┌────────

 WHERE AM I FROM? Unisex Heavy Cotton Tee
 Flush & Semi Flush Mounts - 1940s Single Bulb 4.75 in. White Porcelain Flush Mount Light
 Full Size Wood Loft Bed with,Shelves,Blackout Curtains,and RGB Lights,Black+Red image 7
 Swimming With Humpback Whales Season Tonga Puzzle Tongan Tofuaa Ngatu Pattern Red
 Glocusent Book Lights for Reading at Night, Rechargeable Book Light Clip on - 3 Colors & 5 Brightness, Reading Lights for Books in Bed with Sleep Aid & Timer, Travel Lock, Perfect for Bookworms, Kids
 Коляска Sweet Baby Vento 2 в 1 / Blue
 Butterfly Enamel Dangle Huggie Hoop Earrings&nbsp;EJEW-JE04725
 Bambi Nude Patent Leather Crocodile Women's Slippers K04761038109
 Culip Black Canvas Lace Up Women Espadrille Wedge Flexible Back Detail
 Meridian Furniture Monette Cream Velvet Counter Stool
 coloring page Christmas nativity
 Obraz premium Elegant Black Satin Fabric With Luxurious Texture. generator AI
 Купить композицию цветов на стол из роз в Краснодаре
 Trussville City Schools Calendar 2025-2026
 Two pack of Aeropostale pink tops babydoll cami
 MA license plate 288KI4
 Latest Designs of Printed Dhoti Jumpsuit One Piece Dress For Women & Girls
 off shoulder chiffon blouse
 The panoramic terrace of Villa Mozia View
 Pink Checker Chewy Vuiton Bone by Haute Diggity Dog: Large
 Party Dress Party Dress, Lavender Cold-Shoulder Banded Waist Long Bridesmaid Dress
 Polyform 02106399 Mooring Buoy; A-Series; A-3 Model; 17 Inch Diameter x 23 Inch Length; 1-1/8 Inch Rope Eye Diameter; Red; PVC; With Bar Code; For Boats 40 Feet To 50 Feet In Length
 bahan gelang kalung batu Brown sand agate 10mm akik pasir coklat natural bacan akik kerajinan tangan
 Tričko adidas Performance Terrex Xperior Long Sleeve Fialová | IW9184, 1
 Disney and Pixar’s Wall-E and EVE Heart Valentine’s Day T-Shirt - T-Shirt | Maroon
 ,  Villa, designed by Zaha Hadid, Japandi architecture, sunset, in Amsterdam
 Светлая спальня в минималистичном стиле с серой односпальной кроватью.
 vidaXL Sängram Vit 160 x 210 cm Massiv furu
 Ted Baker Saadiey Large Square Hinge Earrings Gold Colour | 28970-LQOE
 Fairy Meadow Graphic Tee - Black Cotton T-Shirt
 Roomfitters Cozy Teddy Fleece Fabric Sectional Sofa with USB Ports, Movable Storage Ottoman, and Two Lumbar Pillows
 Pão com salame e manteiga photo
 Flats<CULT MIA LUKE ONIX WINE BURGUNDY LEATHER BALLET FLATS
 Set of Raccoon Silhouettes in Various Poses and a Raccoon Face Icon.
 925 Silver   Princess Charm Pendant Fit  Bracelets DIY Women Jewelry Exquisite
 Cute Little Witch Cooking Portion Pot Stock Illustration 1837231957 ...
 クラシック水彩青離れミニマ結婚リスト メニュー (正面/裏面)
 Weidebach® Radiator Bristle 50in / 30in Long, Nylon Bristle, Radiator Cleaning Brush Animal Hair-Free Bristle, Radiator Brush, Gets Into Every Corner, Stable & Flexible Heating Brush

└────────

Goal of the exercise >>
Repeat, exactly and only, the lines from the beginning of the material through the line that contains "Коляска Sweet Baby Vento 2 в 1 / Blue".

Answer to the exercise >>
 WHERE AM I FROM? Unisex Heavy Cotton Tee
 Flush & Semi Flush Mounts - 1940s Single Bulb 4.75 in. White Porcelain Flush Mount Light
 Full Size Wood Loft Bed with,Shelves,Blackout Curtains,and RGB Lights,Black+Red image 7
 Swimming With Humpback Whales Season Tonga Puzzle Tongan Tofuaa Ngatu Pattern Red
 Glocusent Book Lights for Reading at Night, Rechargeable Book Light Clip on - 3 Colors & 5 Brightness, Reading Lights for Books in Bed with Sleep Aid & Timer, Travel Lock, Perfect for Bookworms, Kids
 Коляска Sweet Baby Vento 2 в 1 / Blue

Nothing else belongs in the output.